Na regra original, o precatório que o Judiciário emite em um ano precisa ser pago pelo governo no ano seguinte. Já não é assim há muito tempo para boa parte dos estados e municípios, favorecidos por sucessivos programas de parcelamento.
A PEC 66 cria o mais novo deles, só que mais benevolente que os anteriores. Ela fixa um teto anual de pagamento de precatórios, equivalente a uma fração das receitas do governo, e não determina prazo para a quitação – o atual regime especial determinava que ela ocorresse até 2029.
Na maioria dos casos, estados e municípios serão liberados a gastar menos com precatórios do que hoje. Se o seu prefeito ou governador vier de repente com uma grande bondade, pode ser graças ao dinheiro poupado às custas dos credores.

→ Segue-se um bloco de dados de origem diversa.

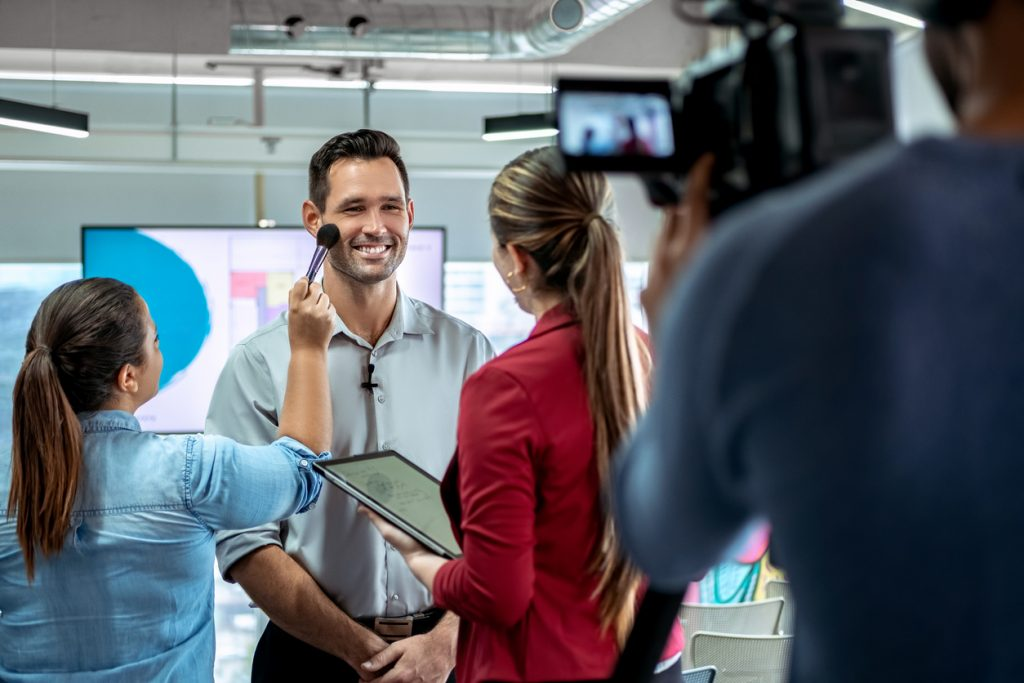 Dueño de negocio siendo filmado en anuncio de televisión. Concepto: Cómo anunciar tu negocio en televisión
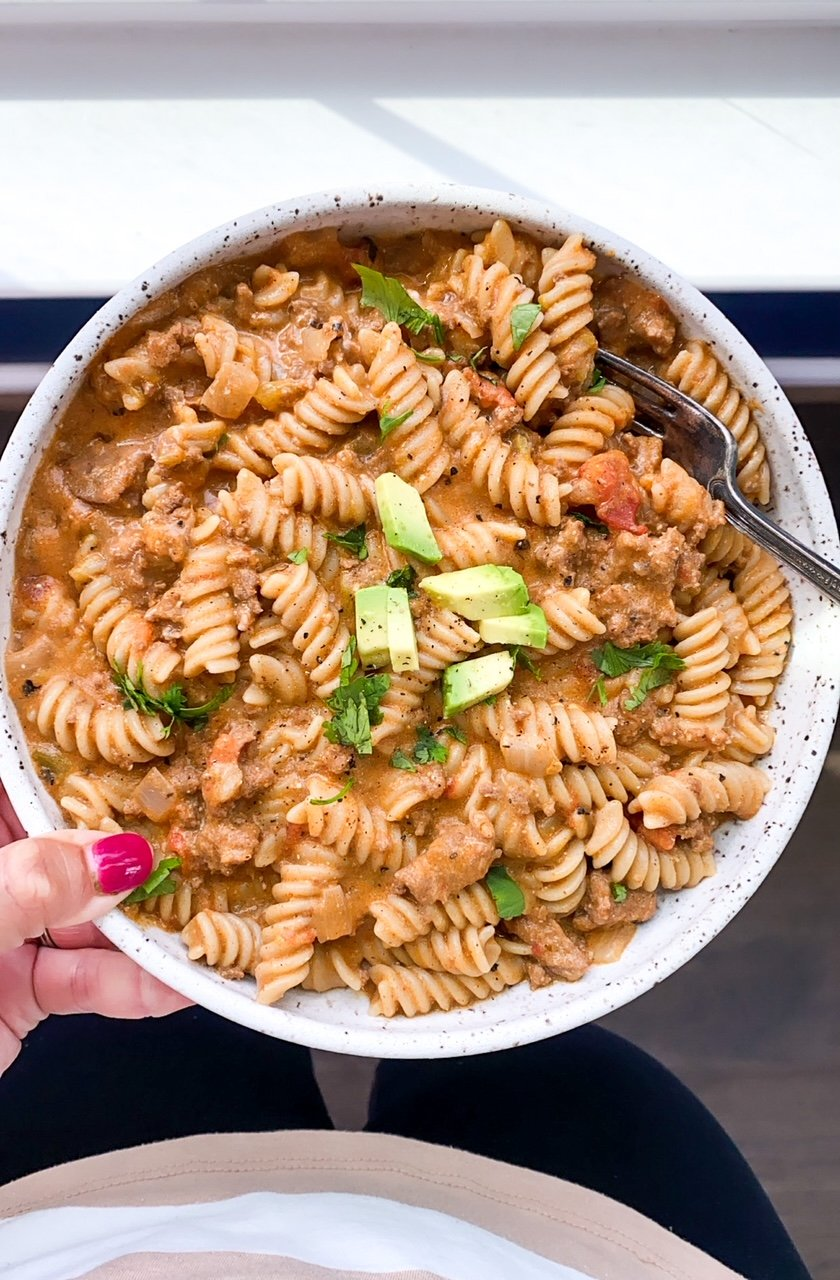 person holding a bowl of pasta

Como em muitas situações o fluxo de pagamento definido pela PEC 66 não cobre nem os valores dos novos precatórios inscritos a cada ano, muito menos o estoque, a dívida vai se agigantar. Quem está há anos ou décadas na fila vai demorar ainda mais a receber.
Em paralelo, estados e municípios que não recolheram as devidas contribuições à Previdência Social poderão renegociar também essas dívidas.
O governo federal, por sua vez, poderá excluir o pagamento de precatórios do limite de gastos do arcabouço fiscal. Os valores também não serão contabilizados para a meta de resultado primário de 2026, e a reincorporação será gradual: em 2027, só 10% da despesa com precatórios valerá para a meta; em 2028, 20%; e assim por diante. Tudo isso abrirá “espaço fiscal” para outros gastos.
Há ainda mais uma vantagem, esta válida para todos os governos (estaduais, municipais e federal): a mudança no índice de correção dos precatórios. Em vez da Selic, que está em 15% ao ano, eles serão atualizados por IPCA mais 2%, o que hoje dá pouco menos de 7,5%. O contribuinte que deve ao setor público, enquanto isso, continuará tendo seu débito corrigido pela Selic.
Já aprovada em dois turnos por Câmara e Senado, a PEC será promulgada pelo Congresso na próxima terça (9), passando a valer imediatamente. Ao que tudo indica, porém, ela será questionada mais adiante no Supremo Tribunal Federal (STF).
Em julgamentos anteriores, o STF considerou inconstitucionais artimanhas reeditadas na PEC 66. Entre elas: a falta de prazo para a quitação dos precatórios; a limitação do pagamento a um percentual da receita; a fixação de teto ou subteto de pagamento anual; e a falta de isonomia entre Fazenda e contribuinte, por causa da diferença nos juros que o Estado paga e os que ele cobra.
Reside no Supremo, portanto, a esperança de quem tem dinheiro a receber do governo.